The Ministry of Railways said on Thursday that it will pay off some of its creditors before Nov. 20 to ensure funding for railway projects that are currently under construction.
The municipal government of Wenzhou, Zhejiang province, has approved the construction of four railways with an estimated cost of 80 billion yuan (US$412.6 billion). The company created to oversee the project's construction and operation will have half of it total registered funding, or 7 billion yuan, covered by private lending.
Details of the financing have not been disclosed.
Observers say the move is considered an important "breakthrough" in the method by which infrastructure projects are financed in China and may help solve Wenzhou's private lending issues, which had boiled into a debt crisis felt by the city's numerous small- and medium-enterprises (SMEs) this year.
Most of the 9 million residents in Wenzhou, a city that boasts of its entrepreneurship, have some amount of money invested in the informal lending market, which promises higher returns than other investments.
However, more than 90 bosses of private companies in the city have been reported to have disappeared, committed suicide or declared bankruptcy -- invalidating debts of about 10 billion yuan ($1.57 billion) owed to banks and individual creditors pooled from the high-interest informal lending market.
Entrepreneurs said they turned to loan sharks this year when banks were ordered to tighten lending to curb inflation.

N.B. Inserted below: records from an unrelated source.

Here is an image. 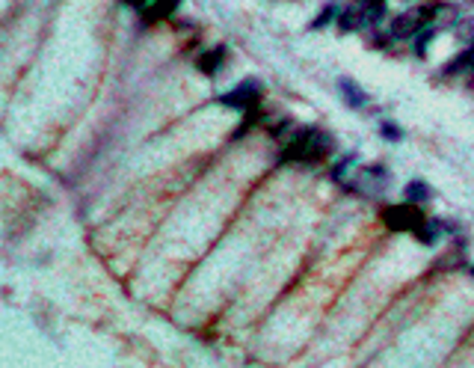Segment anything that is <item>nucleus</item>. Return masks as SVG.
<instances>
[{"label":"nucleus","mask_w":474,"mask_h":368,"mask_svg":"<svg viewBox=\"0 0 474 368\" xmlns=\"http://www.w3.org/2000/svg\"><path fill=\"white\" fill-rule=\"evenodd\" d=\"M471 274H474V267H471Z\"/></svg>","instance_id":"20"},{"label":"nucleus","mask_w":474,"mask_h":368,"mask_svg":"<svg viewBox=\"0 0 474 368\" xmlns=\"http://www.w3.org/2000/svg\"><path fill=\"white\" fill-rule=\"evenodd\" d=\"M220 104L249 113V110H255L258 104H261V87H258V80H243L240 87H235L232 92L220 95Z\"/></svg>","instance_id":"3"},{"label":"nucleus","mask_w":474,"mask_h":368,"mask_svg":"<svg viewBox=\"0 0 474 368\" xmlns=\"http://www.w3.org/2000/svg\"><path fill=\"white\" fill-rule=\"evenodd\" d=\"M335 24H338L341 33H353V30H358V27H365V16H362V9L350 6V9H341L338 12Z\"/></svg>","instance_id":"9"},{"label":"nucleus","mask_w":474,"mask_h":368,"mask_svg":"<svg viewBox=\"0 0 474 368\" xmlns=\"http://www.w3.org/2000/svg\"><path fill=\"white\" fill-rule=\"evenodd\" d=\"M178 4L181 0H149V4L139 9V16H142V21H161V18H169L172 12L178 9Z\"/></svg>","instance_id":"7"},{"label":"nucleus","mask_w":474,"mask_h":368,"mask_svg":"<svg viewBox=\"0 0 474 368\" xmlns=\"http://www.w3.org/2000/svg\"><path fill=\"white\" fill-rule=\"evenodd\" d=\"M442 232H444V223H442V220H427V217H424V223H421V226H418V229H415L412 235L418 238L424 247H433L436 240L442 238Z\"/></svg>","instance_id":"8"},{"label":"nucleus","mask_w":474,"mask_h":368,"mask_svg":"<svg viewBox=\"0 0 474 368\" xmlns=\"http://www.w3.org/2000/svg\"><path fill=\"white\" fill-rule=\"evenodd\" d=\"M329 152H332V134L311 125V128L291 131V140H288V146H285L282 158L297 161V164H318Z\"/></svg>","instance_id":"1"},{"label":"nucleus","mask_w":474,"mask_h":368,"mask_svg":"<svg viewBox=\"0 0 474 368\" xmlns=\"http://www.w3.org/2000/svg\"><path fill=\"white\" fill-rule=\"evenodd\" d=\"M356 178H358V190H365V193H373L377 196L382 188H389V169L385 166H380V164H368V166H362L356 173Z\"/></svg>","instance_id":"5"},{"label":"nucleus","mask_w":474,"mask_h":368,"mask_svg":"<svg viewBox=\"0 0 474 368\" xmlns=\"http://www.w3.org/2000/svg\"><path fill=\"white\" fill-rule=\"evenodd\" d=\"M380 134L389 140V143H400V140H404V131H400L394 122H382V125H380Z\"/></svg>","instance_id":"16"},{"label":"nucleus","mask_w":474,"mask_h":368,"mask_svg":"<svg viewBox=\"0 0 474 368\" xmlns=\"http://www.w3.org/2000/svg\"><path fill=\"white\" fill-rule=\"evenodd\" d=\"M382 12H385V6H382V0H368V4L362 6V16H365V27H373L380 18H382Z\"/></svg>","instance_id":"12"},{"label":"nucleus","mask_w":474,"mask_h":368,"mask_svg":"<svg viewBox=\"0 0 474 368\" xmlns=\"http://www.w3.org/2000/svg\"><path fill=\"white\" fill-rule=\"evenodd\" d=\"M125 4H131L134 9H142V6H146V4H149V0H125Z\"/></svg>","instance_id":"18"},{"label":"nucleus","mask_w":474,"mask_h":368,"mask_svg":"<svg viewBox=\"0 0 474 368\" xmlns=\"http://www.w3.org/2000/svg\"><path fill=\"white\" fill-rule=\"evenodd\" d=\"M338 12H341V6H338V4H326L320 16L311 21V30H323V27H326L329 21H332V18H338Z\"/></svg>","instance_id":"13"},{"label":"nucleus","mask_w":474,"mask_h":368,"mask_svg":"<svg viewBox=\"0 0 474 368\" xmlns=\"http://www.w3.org/2000/svg\"><path fill=\"white\" fill-rule=\"evenodd\" d=\"M468 54H471V68H474V48H471V51H468Z\"/></svg>","instance_id":"19"},{"label":"nucleus","mask_w":474,"mask_h":368,"mask_svg":"<svg viewBox=\"0 0 474 368\" xmlns=\"http://www.w3.org/2000/svg\"><path fill=\"white\" fill-rule=\"evenodd\" d=\"M471 66V54L466 51V54H459L456 60H451L448 66H444V75H454V72H463V68H468Z\"/></svg>","instance_id":"15"},{"label":"nucleus","mask_w":474,"mask_h":368,"mask_svg":"<svg viewBox=\"0 0 474 368\" xmlns=\"http://www.w3.org/2000/svg\"><path fill=\"white\" fill-rule=\"evenodd\" d=\"M223 63H225V48L220 45V48H213V51L199 56L196 66H199V72H205V75H217L220 68H223Z\"/></svg>","instance_id":"10"},{"label":"nucleus","mask_w":474,"mask_h":368,"mask_svg":"<svg viewBox=\"0 0 474 368\" xmlns=\"http://www.w3.org/2000/svg\"><path fill=\"white\" fill-rule=\"evenodd\" d=\"M350 164H356V154H344V161L335 164V169H332V178H335V181H344V173H347Z\"/></svg>","instance_id":"17"},{"label":"nucleus","mask_w":474,"mask_h":368,"mask_svg":"<svg viewBox=\"0 0 474 368\" xmlns=\"http://www.w3.org/2000/svg\"><path fill=\"white\" fill-rule=\"evenodd\" d=\"M338 92H341V98H344V104L353 107V110H358V107L368 104V92L358 87L356 80H350V78H338Z\"/></svg>","instance_id":"6"},{"label":"nucleus","mask_w":474,"mask_h":368,"mask_svg":"<svg viewBox=\"0 0 474 368\" xmlns=\"http://www.w3.org/2000/svg\"><path fill=\"white\" fill-rule=\"evenodd\" d=\"M404 196H406V202H412V205H421V202H427L430 200V188L424 181H409L406 188H404Z\"/></svg>","instance_id":"11"},{"label":"nucleus","mask_w":474,"mask_h":368,"mask_svg":"<svg viewBox=\"0 0 474 368\" xmlns=\"http://www.w3.org/2000/svg\"><path fill=\"white\" fill-rule=\"evenodd\" d=\"M436 39V27H421V36L415 33V54L418 56H424V51H427V45Z\"/></svg>","instance_id":"14"},{"label":"nucleus","mask_w":474,"mask_h":368,"mask_svg":"<svg viewBox=\"0 0 474 368\" xmlns=\"http://www.w3.org/2000/svg\"><path fill=\"white\" fill-rule=\"evenodd\" d=\"M382 220L389 229L394 232H415L418 226L424 223V214L418 211V205H412V202H404V205H392V208H385L382 211Z\"/></svg>","instance_id":"2"},{"label":"nucleus","mask_w":474,"mask_h":368,"mask_svg":"<svg viewBox=\"0 0 474 368\" xmlns=\"http://www.w3.org/2000/svg\"><path fill=\"white\" fill-rule=\"evenodd\" d=\"M427 24V16H424V6L415 9V12H404V16H397L389 27V33L394 39H415V33H421V27Z\"/></svg>","instance_id":"4"}]
</instances>
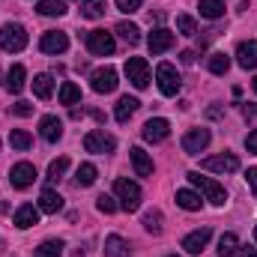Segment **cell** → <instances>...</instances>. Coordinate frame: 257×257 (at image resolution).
Instances as JSON below:
<instances>
[{
    "mask_svg": "<svg viewBox=\"0 0 257 257\" xmlns=\"http://www.w3.org/2000/svg\"><path fill=\"white\" fill-rule=\"evenodd\" d=\"M114 192L120 197V206L126 209V212H135L138 206H141V186L138 183H132L126 177H120L117 183H114Z\"/></svg>",
    "mask_w": 257,
    "mask_h": 257,
    "instance_id": "obj_4",
    "label": "cell"
},
{
    "mask_svg": "<svg viewBox=\"0 0 257 257\" xmlns=\"http://www.w3.org/2000/svg\"><path fill=\"white\" fill-rule=\"evenodd\" d=\"M174 42H177V36H174L168 27H156V30L147 36V45H150L153 54H165V51H171Z\"/></svg>",
    "mask_w": 257,
    "mask_h": 257,
    "instance_id": "obj_11",
    "label": "cell"
},
{
    "mask_svg": "<svg viewBox=\"0 0 257 257\" xmlns=\"http://www.w3.org/2000/svg\"><path fill=\"white\" fill-rule=\"evenodd\" d=\"M117 69H111V66H105V69H96L93 75H90V87L96 90V93H114L117 90Z\"/></svg>",
    "mask_w": 257,
    "mask_h": 257,
    "instance_id": "obj_10",
    "label": "cell"
},
{
    "mask_svg": "<svg viewBox=\"0 0 257 257\" xmlns=\"http://www.w3.org/2000/svg\"><path fill=\"white\" fill-rule=\"evenodd\" d=\"M75 102H81V87L72 84V81H66L63 87H60V105H75Z\"/></svg>",
    "mask_w": 257,
    "mask_h": 257,
    "instance_id": "obj_35",
    "label": "cell"
},
{
    "mask_svg": "<svg viewBox=\"0 0 257 257\" xmlns=\"http://www.w3.org/2000/svg\"><path fill=\"white\" fill-rule=\"evenodd\" d=\"M162 221H165V218H162L159 209H147V212H144V230H147V233L159 236V233H162Z\"/></svg>",
    "mask_w": 257,
    "mask_h": 257,
    "instance_id": "obj_28",
    "label": "cell"
},
{
    "mask_svg": "<svg viewBox=\"0 0 257 257\" xmlns=\"http://www.w3.org/2000/svg\"><path fill=\"white\" fill-rule=\"evenodd\" d=\"M200 168H203V171H212V174H233V171H239V159H236L233 153H221V156L203 159Z\"/></svg>",
    "mask_w": 257,
    "mask_h": 257,
    "instance_id": "obj_7",
    "label": "cell"
},
{
    "mask_svg": "<svg viewBox=\"0 0 257 257\" xmlns=\"http://www.w3.org/2000/svg\"><path fill=\"white\" fill-rule=\"evenodd\" d=\"M197 9H200V15H203V18L215 21V18H221V15H224V0H200V3H197Z\"/></svg>",
    "mask_w": 257,
    "mask_h": 257,
    "instance_id": "obj_24",
    "label": "cell"
},
{
    "mask_svg": "<svg viewBox=\"0 0 257 257\" xmlns=\"http://www.w3.org/2000/svg\"><path fill=\"white\" fill-rule=\"evenodd\" d=\"M0 48L9 51V54H18L27 48V30L18 24V21H9L0 27Z\"/></svg>",
    "mask_w": 257,
    "mask_h": 257,
    "instance_id": "obj_2",
    "label": "cell"
},
{
    "mask_svg": "<svg viewBox=\"0 0 257 257\" xmlns=\"http://www.w3.org/2000/svg\"><path fill=\"white\" fill-rule=\"evenodd\" d=\"M236 257H257V251H254V248H239Z\"/></svg>",
    "mask_w": 257,
    "mask_h": 257,
    "instance_id": "obj_45",
    "label": "cell"
},
{
    "mask_svg": "<svg viewBox=\"0 0 257 257\" xmlns=\"http://www.w3.org/2000/svg\"><path fill=\"white\" fill-rule=\"evenodd\" d=\"M114 147H117V138L108 135L105 128H93V132L84 135V150H87V153L105 156V153H114Z\"/></svg>",
    "mask_w": 257,
    "mask_h": 257,
    "instance_id": "obj_3",
    "label": "cell"
},
{
    "mask_svg": "<svg viewBox=\"0 0 257 257\" xmlns=\"http://www.w3.org/2000/svg\"><path fill=\"white\" fill-rule=\"evenodd\" d=\"M9 183H12L15 189H27V186H33V183H36V168H33L30 162H18V165L9 171Z\"/></svg>",
    "mask_w": 257,
    "mask_h": 257,
    "instance_id": "obj_13",
    "label": "cell"
},
{
    "mask_svg": "<svg viewBox=\"0 0 257 257\" xmlns=\"http://www.w3.org/2000/svg\"><path fill=\"white\" fill-rule=\"evenodd\" d=\"M39 209L42 212H48V215H54V212H60L63 209V197L57 192H51V189H45L42 197H39Z\"/></svg>",
    "mask_w": 257,
    "mask_h": 257,
    "instance_id": "obj_22",
    "label": "cell"
},
{
    "mask_svg": "<svg viewBox=\"0 0 257 257\" xmlns=\"http://www.w3.org/2000/svg\"><path fill=\"white\" fill-rule=\"evenodd\" d=\"M209 236H212V230H209V227H200V230H192V233H189V236L183 239V248H186L189 254H200V251L206 248Z\"/></svg>",
    "mask_w": 257,
    "mask_h": 257,
    "instance_id": "obj_16",
    "label": "cell"
},
{
    "mask_svg": "<svg viewBox=\"0 0 257 257\" xmlns=\"http://www.w3.org/2000/svg\"><path fill=\"white\" fill-rule=\"evenodd\" d=\"M180 60H183L186 66H192L194 63V51H183V54H180Z\"/></svg>",
    "mask_w": 257,
    "mask_h": 257,
    "instance_id": "obj_44",
    "label": "cell"
},
{
    "mask_svg": "<svg viewBox=\"0 0 257 257\" xmlns=\"http://www.w3.org/2000/svg\"><path fill=\"white\" fill-rule=\"evenodd\" d=\"M96 209H99V212H105V215H111V212H117V203H114V197L99 194V197H96Z\"/></svg>",
    "mask_w": 257,
    "mask_h": 257,
    "instance_id": "obj_39",
    "label": "cell"
},
{
    "mask_svg": "<svg viewBox=\"0 0 257 257\" xmlns=\"http://www.w3.org/2000/svg\"><path fill=\"white\" fill-rule=\"evenodd\" d=\"M87 48H90V54H96V57H111L114 48H117V42H114V36H111L108 30H90V33H87Z\"/></svg>",
    "mask_w": 257,
    "mask_h": 257,
    "instance_id": "obj_5",
    "label": "cell"
},
{
    "mask_svg": "<svg viewBox=\"0 0 257 257\" xmlns=\"http://www.w3.org/2000/svg\"><path fill=\"white\" fill-rule=\"evenodd\" d=\"M245 147H248V153H257V128L245 138Z\"/></svg>",
    "mask_w": 257,
    "mask_h": 257,
    "instance_id": "obj_43",
    "label": "cell"
},
{
    "mask_svg": "<svg viewBox=\"0 0 257 257\" xmlns=\"http://www.w3.org/2000/svg\"><path fill=\"white\" fill-rule=\"evenodd\" d=\"M174 257H177V254H174Z\"/></svg>",
    "mask_w": 257,
    "mask_h": 257,
    "instance_id": "obj_48",
    "label": "cell"
},
{
    "mask_svg": "<svg viewBox=\"0 0 257 257\" xmlns=\"http://www.w3.org/2000/svg\"><path fill=\"white\" fill-rule=\"evenodd\" d=\"M144 141H150V144H162L168 135H171V123L165 120V117H153V120H147L144 123Z\"/></svg>",
    "mask_w": 257,
    "mask_h": 257,
    "instance_id": "obj_12",
    "label": "cell"
},
{
    "mask_svg": "<svg viewBox=\"0 0 257 257\" xmlns=\"http://www.w3.org/2000/svg\"><path fill=\"white\" fill-rule=\"evenodd\" d=\"M66 171H69V159L60 156V159H54V162L48 165V180H60Z\"/></svg>",
    "mask_w": 257,
    "mask_h": 257,
    "instance_id": "obj_37",
    "label": "cell"
},
{
    "mask_svg": "<svg viewBox=\"0 0 257 257\" xmlns=\"http://www.w3.org/2000/svg\"><path fill=\"white\" fill-rule=\"evenodd\" d=\"M108 9V0H84L81 3V15L84 18H102Z\"/></svg>",
    "mask_w": 257,
    "mask_h": 257,
    "instance_id": "obj_29",
    "label": "cell"
},
{
    "mask_svg": "<svg viewBox=\"0 0 257 257\" xmlns=\"http://www.w3.org/2000/svg\"><path fill=\"white\" fill-rule=\"evenodd\" d=\"M126 78L132 81V87H138V90H144V87H150V66L144 57H128L126 60Z\"/></svg>",
    "mask_w": 257,
    "mask_h": 257,
    "instance_id": "obj_8",
    "label": "cell"
},
{
    "mask_svg": "<svg viewBox=\"0 0 257 257\" xmlns=\"http://www.w3.org/2000/svg\"><path fill=\"white\" fill-rule=\"evenodd\" d=\"M12 114H18V117H30V114H33V105H30V102H15V105H12Z\"/></svg>",
    "mask_w": 257,
    "mask_h": 257,
    "instance_id": "obj_41",
    "label": "cell"
},
{
    "mask_svg": "<svg viewBox=\"0 0 257 257\" xmlns=\"http://www.w3.org/2000/svg\"><path fill=\"white\" fill-rule=\"evenodd\" d=\"M239 251V239H236V233H224L221 239H218V257H233Z\"/></svg>",
    "mask_w": 257,
    "mask_h": 257,
    "instance_id": "obj_30",
    "label": "cell"
},
{
    "mask_svg": "<svg viewBox=\"0 0 257 257\" xmlns=\"http://www.w3.org/2000/svg\"><path fill=\"white\" fill-rule=\"evenodd\" d=\"M254 239H257V227H254Z\"/></svg>",
    "mask_w": 257,
    "mask_h": 257,
    "instance_id": "obj_47",
    "label": "cell"
},
{
    "mask_svg": "<svg viewBox=\"0 0 257 257\" xmlns=\"http://www.w3.org/2000/svg\"><path fill=\"white\" fill-rule=\"evenodd\" d=\"M245 180H248V186H251V192L257 194V168H248V171H245Z\"/></svg>",
    "mask_w": 257,
    "mask_h": 257,
    "instance_id": "obj_42",
    "label": "cell"
},
{
    "mask_svg": "<svg viewBox=\"0 0 257 257\" xmlns=\"http://www.w3.org/2000/svg\"><path fill=\"white\" fill-rule=\"evenodd\" d=\"M141 3H144V0H117V9H120V12H126V15H132V12H138V9H141Z\"/></svg>",
    "mask_w": 257,
    "mask_h": 257,
    "instance_id": "obj_40",
    "label": "cell"
},
{
    "mask_svg": "<svg viewBox=\"0 0 257 257\" xmlns=\"http://www.w3.org/2000/svg\"><path fill=\"white\" fill-rule=\"evenodd\" d=\"M128 156H132V165H135V174H138V177H150V174H153V159H150V153H144L141 147H132Z\"/></svg>",
    "mask_w": 257,
    "mask_h": 257,
    "instance_id": "obj_18",
    "label": "cell"
},
{
    "mask_svg": "<svg viewBox=\"0 0 257 257\" xmlns=\"http://www.w3.org/2000/svg\"><path fill=\"white\" fill-rule=\"evenodd\" d=\"M189 180H192V186L203 194L209 203H215V206H224V203H227V192H224V186L215 183L212 177H200V171H192Z\"/></svg>",
    "mask_w": 257,
    "mask_h": 257,
    "instance_id": "obj_1",
    "label": "cell"
},
{
    "mask_svg": "<svg viewBox=\"0 0 257 257\" xmlns=\"http://www.w3.org/2000/svg\"><path fill=\"white\" fill-rule=\"evenodd\" d=\"M63 239H45V242H39L36 257H63Z\"/></svg>",
    "mask_w": 257,
    "mask_h": 257,
    "instance_id": "obj_27",
    "label": "cell"
},
{
    "mask_svg": "<svg viewBox=\"0 0 257 257\" xmlns=\"http://www.w3.org/2000/svg\"><path fill=\"white\" fill-rule=\"evenodd\" d=\"M39 135H42L48 144H57V141L63 138V123H60V117H54V114L42 117V120H39Z\"/></svg>",
    "mask_w": 257,
    "mask_h": 257,
    "instance_id": "obj_15",
    "label": "cell"
},
{
    "mask_svg": "<svg viewBox=\"0 0 257 257\" xmlns=\"http://www.w3.org/2000/svg\"><path fill=\"white\" fill-rule=\"evenodd\" d=\"M227 69H230V57H227L224 51H215V54L209 57V72H212V75H227Z\"/></svg>",
    "mask_w": 257,
    "mask_h": 257,
    "instance_id": "obj_34",
    "label": "cell"
},
{
    "mask_svg": "<svg viewBox=\"0 0 257 257\" xmlns=\"http://www.w3.org/2000/svg\"><path fill=\"white\" fill-rule=\"evenodd\" d=\"M36 9H39V15H48V18L57 15L60 18V15H66V0H39Z\"/></svg>",
    "mask_w": 257,
    "mask_h": 257,
    "instance_id": "obj_31",
    "label": "cell"
},
{
    "mask_svg": "<svg viewBox=\"0 0 257 257\" xmlns=\"http://www.w3.org/2000/svg\"><path fill=\"white\" fill-rule=\"evenodd\" d=\"M24 84H27V72H24L21 63H15L9 69V75H6V90H9L12 96H18V93L24 90Z\"/></svg>",
    "mask_w": 257,
    "mask_h": 257,
    "instance_id": "obj_20",
    "label": "cell"
},
{
    "mask_svg": "<svg viewBox=\"0 0 257 257\" xmlns=\"http://www.w3.org/2000/svg\"><path fill=\"white\" fill-rule=\"evenodd\" d=\"M177 33H183V36H194L197 33V24H194L192 15H180L177 18Z\"/></svg>",
    "mask_w": 257,
    "mask_h": 257,
    "instance_id": "obj_38",
    "label": "cell"
},
{
    "mask_svg": "<svg viewBox=\"0 0 257 257\" xmlns=\"http://www.w3.org/2000/svg\"><path fill=\"white\" fill-rule=\"evenodd\" d=\"M156 81H159L162 96H177V93H180V87H183V81H180L177 69H174L171 63H159V69H156Z\"/></svg>",
    "mask_w": 257,
    "mask_h": 257,
    "instance_id": "obj_6",
    "label": "cell"
},
{
    "mask_svg": "<svg viewBox=\"0 0 257 257\" xmlns=\"http://www.w3.org/2000/svg\"><path fill=\"white\" fill-rule=\"evenodd\" d=\"M9 147H15V150H30V147H33V138H30L24 128H15V132L9 135Z\"/></svg>",
    "mask_w": 257,
    "mask_h": 257,
    "instance_id": "obj_36",
    "label": "cell"
},
{
    "mask_svg": "<svg viewBox=\"0 0 257 257\" xmlns=\"http://www.w3.org/2000/svg\"><path fill=\"white\" fill-rule=\"evenodd\" d=\"M236 63L242 66V69H257V39L239 42V48H236Z\"/></svg>",
    "mask_w": 257,
    "mask_h": 257,
    "instance_id": "obj_17",
    "label": "cell"
},
{
    "mask_svg": "<svg viewBox=\"0 0 257 257\" xmlns=\"http://www.w3.org/2000/svg\"><path fill=\"white\" fill-rule=\"evenodd\" d=\"M251 87H254V93H257V78H254V81H251Z\"/></svg>",
    "mask_w": 257,
    "mask_h": 257,
    "instance_id": "obj_46",
    "label": "cell"
},
{
    "mask_svg": "<svg viewBox=\"0 0 257 257\" xmlns=\"http://www.w3.org/2000/svg\"><path fill=\"white\" fill-rule=\"evenodd\" d=\"M177 206H183V209H189V212H197V209H200V194L192 192V189H180V192H177Z\"/></svg>",
    "mask_w": 257,
    "mask_h": 257,
    "instance_id": "obj_25",
    "label": "cell"
},
{
    "mask_svg": "<svg viewBox=\"0 0 257 257\" xmlns=\"http://www.w3.org/2000/svg\"><path fill=\"white\" fill-rule=\"evenodd\" d=\"M138 108H141V102H138L135 96H120V102H117V108H114L117 123H128V117H132Z\"/></svg>",
    "mask_w": 257,
    "mask_h": 257,
    "instance_id": "obj_21",
    "label": "cell"
},
{
    "mask_svg": "<svg viewBox=\"0 0 257 257\" xmlns=\"http://www.w3.org/2000/svg\"><path fill=\"white\" fill-rule=\"evenodd\" d=\"M105 257H128V242L123 236H108L105 239Z\"/></svg>",
    "mask_w": 257,
    "mask_h": 257,
    "instance_id": "obj_23",
    "label": "cell"
},
{
    "mask_svg": "<svg viewBox=\"0 0 257 257\" xmlns=\"http://www.w3.org/2000/svg\"><path fill=\"white\" fill-rule=\"evenodd\" d=\"M117 36L126 39L128 45H138V42H141V27L132 24V21H120V24H117Z\"/></svg>",
    "mask_w": 257,
    "mask_h": 257,
    "instance_id": "obj_26",
    "label": "cell"
},
{
    "mask_svg": "<svg viewBox=\"0 0 257 257\" xmlns=\"http://www.w3.org/2000/svg\"><path fill=\"white\" fill-rule=\"evenodd\" d=\"M51 90H54L51 75H36V78H33V93H36L39 99H48V96H51Z\"/></svg>",
    "mask_w": 257,
    "mask_h": 257,
    "instance_id": "obj_32",
    "label": "cell"
},
{
    "mask_svg": "<svg viewBox=\"0 0 257 257\" xmlns=\"http://www.w3.org/2000/svg\"><path fill=\"white\" fill-rule=\"evenodd\" d=\"M39 206H33V203H24V206H18V212H15V227H21V230H27V227H33L36 221H39Z\"/></svg>",
    "mask_w": 257,
    "mask_h": 257,
    "instance_id": "obj_19",
    "label": "cell"
},
{
    "mask_svg": "<svg viewBox=\"0 0 257 257\" xmlns=\"http://www.w3.org/2000/svg\"><path fill=\"white\" fill-rule=\"evenodd\" d=\"M75 183H78L81 189L93 186V183H96V165H90V162H87V165H81V168H78V174H75Z\"/></svg>",
    "mask_w": 257,
    "mask_h": 257,
    "instance_id": "obj_33",
    "label": "cell"
},
{
    "mask_svg": "<svg viewBox=\"0 0 257 257\" xmlns=\"http://www.w3.org/2000/svg\"><path fill=\"white\" fill-rule=\"evenodd\" d=\"M39 48H42L45 54H63L66 48H69V36H66L63 30H48V33L42 36Z\"/></svg>",
    "mask_w": 257,
    "mask_h": 257,
    "instance_id": "obj_14",
    "label": "cell"
},
{
    "mask_svg": "<svg viewBox=\"0 0 257 257\" xmlns=\"http://www.w3.org/2000/svg\"><path fill=\"white\" fill-rule=\"evenodd\" d=\"M209 141H212L209 128H189V132L183 135V150H186L189 156H197V153H203V150L209 147Z\"/></svg>",
    "mask_w": 257,
    "mask_h": 257,
    "instance_id": "obj_9",
    "label": "cell"
}]
</instances>
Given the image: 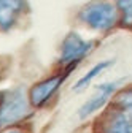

The continuing credit crunch made them subsequently unable to repay the interests on the money they brought from the private lending market.
After Premier Wen Jiabao's tour of Wenzhou on Oct 5, the State Council, or China's cabinet, cut taxes and ordered state-owned banks to ease the credit squeeze to salvage cash-strapped SMEs in the city .
The city also initiated financial reforms to set up 100 micro-finance firms, two to four private capital management companies, and a private financing register center to transform Wenzhou into a private capital distribution center, measures that will help make private lending transparent and legal, officials had said.
The city will also pilot the market-based reform of interest rates, allowing deposit and lending rates to reach up to four times the benchmark rates, they added.